We are social animals that thrive on connection with others and sharing a mutual purpose. But opportunities for social connection are being eaten away, and the ones that remain are often unaffordable or inaccessible. Loneliness has become widespread across all ages and genders. According to YouGov, 1 in 10 adults in the UK don’t have close friends, 1 in 10 have no friends at all, and 14% of 10 to 12-year-olds report "often" feeling lonely. The Department for Culture, Media & Sport commissioned a Loneliness Monetisation Report in 2020, which estimated the wellbeing cost of severe loneliness to be roughly £9,537 per person per year. Now, more than ever, we desperately need community spaces, yet many (limited as they were) are being eroded, with more than 4,000 publicly owned spaces sold off per year.
I myself have felt this impact. I came out of covid feeling more lonely than during the lockdowns — at least there had been a reason for the isolation then. I’d moved to a new town (and country), was living alone, and working remotely. I met people at the pub but found that only seeing them at parties or out drinking felt superficial. I was in desperate need of a real sense of community, belonging and connection, but had little opportunity to find it.
Many towns, villages, and cities now have almost no accessible or affordable community spaces for people to come together with a shared purpose and to get the connection and meaning they desperately need. Historically, churches provided community space, they allowed for intergenerational interactions and brought people together with a shared purpose. But now that many people aren't religious, there's no alternative being provided. In rural areas and small towns, there are almost no communal facilities, and although cities have more opportunities to join classes, events, and other social activities, they are often inaccessible due to the cost. For many people, the only place they have to congregate are pubs, and while catching up with a friend over a pint can be wonderful, we need alternatives that aren’t centred around alcohol, if we want meaningful connection.
Funding for parks is also down £330m a year since 2010 and nowadays many children don’t have parks within walking distance from their homes. Roads have become too dangerous to play on, limiting locations outside of school for connection and play. We hear complaints that children aren’t spending enough time outdoors and that their screen time is too high. But with limited space to socialise, it is unsurprising they are moving online to seek much-needed connection.
Those wishing to reduce their loneliness struggle to find new ways of connecting with other like-minded people. Affordable opportunities are required to facilitate the development of connection and a shared sense of purpose. It is fantastic to see the UK government working to resolve these issues with their Tackling Loneliness Annual Report. There is hope in social prescribing — one of the methods the government is implementing as a result of the report — in which health professionals refer patients to a range of local, non-clinical services to support their health and wellbeing. But without the spaces to enact this transformative method, implementing it effectively across varied communities will be difficult.
Undoubtedly, there is a desperate need for new community spaces, but with housing crises and limited funds, where do we find the space to house community events and projects?
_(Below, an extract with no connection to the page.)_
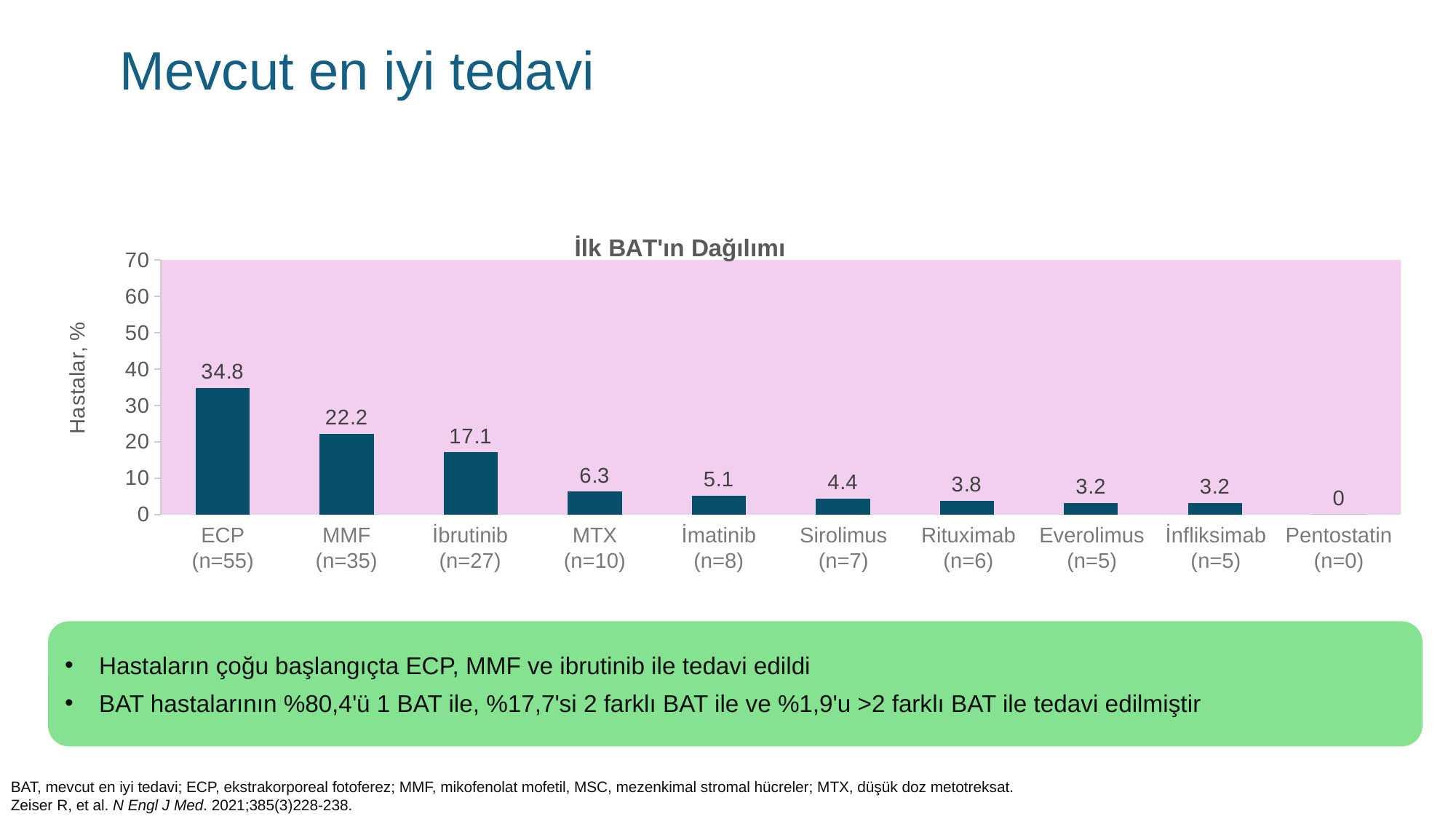
What is the value for ECP (n=55)? 34.8 Which category has the highest value? ECP (n=55) Do the values rise or fall from left to right along the x axis? fall Which is larger, the value for MTX (n=10) or the value for İmatinib (n=8)? MTX (n=10) Is the value for MMF (n=35) greater or less than 20? greater What is the difference between the values for ECP (n=55) and MMF (n=35)? 12.6 How many categories are shown on the x axis? 10 What is the title of the chart? İlk BAT'ın Dağılımı What is the value for İbrutinib (n=27)? 17.1 What is the value for Sirolimus (n=7)? 4.4 What kind of chart is this? bar chart Which category has the lowest value? Pentostatin (n=0)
Libraries, for the most part, have become outdated, with many closing, or going largely unused — a shameful waste of resources in the face of homelessness and loneliness. But by turning libraries into community centres with co-working spaces and cafes, making them inviting places to visit, like those seen in Scandinavia, we can keep them alive, while also providing a warm and enjoyable place for people to form meaningful connections.
Community gardens and allotments are another way of bringing people together with a shared purpose. The joy of growing something from seed and being surrounded by nature can have a profound impact on wellbeing, giving a sense of achievement, and boosting self-confidence. By enhancing this with the powerful effect of a sense of community, green social prescribing has a promising future in providing much-needed relief from loneliness.
I dream of community centres with gardens and co-working spaces, free (or at least affordable) art, dance, and music classes — spaces where people are encouraged to move joyfully, express themselves creatively, and learn new skills — all while being surrounded by a vibrant community of people from all walks of life, ages, genders, and identities. Our goal should be to revive community, to put it at the forefront of all we do and in doing so, bring people together and end the burden of loneliness.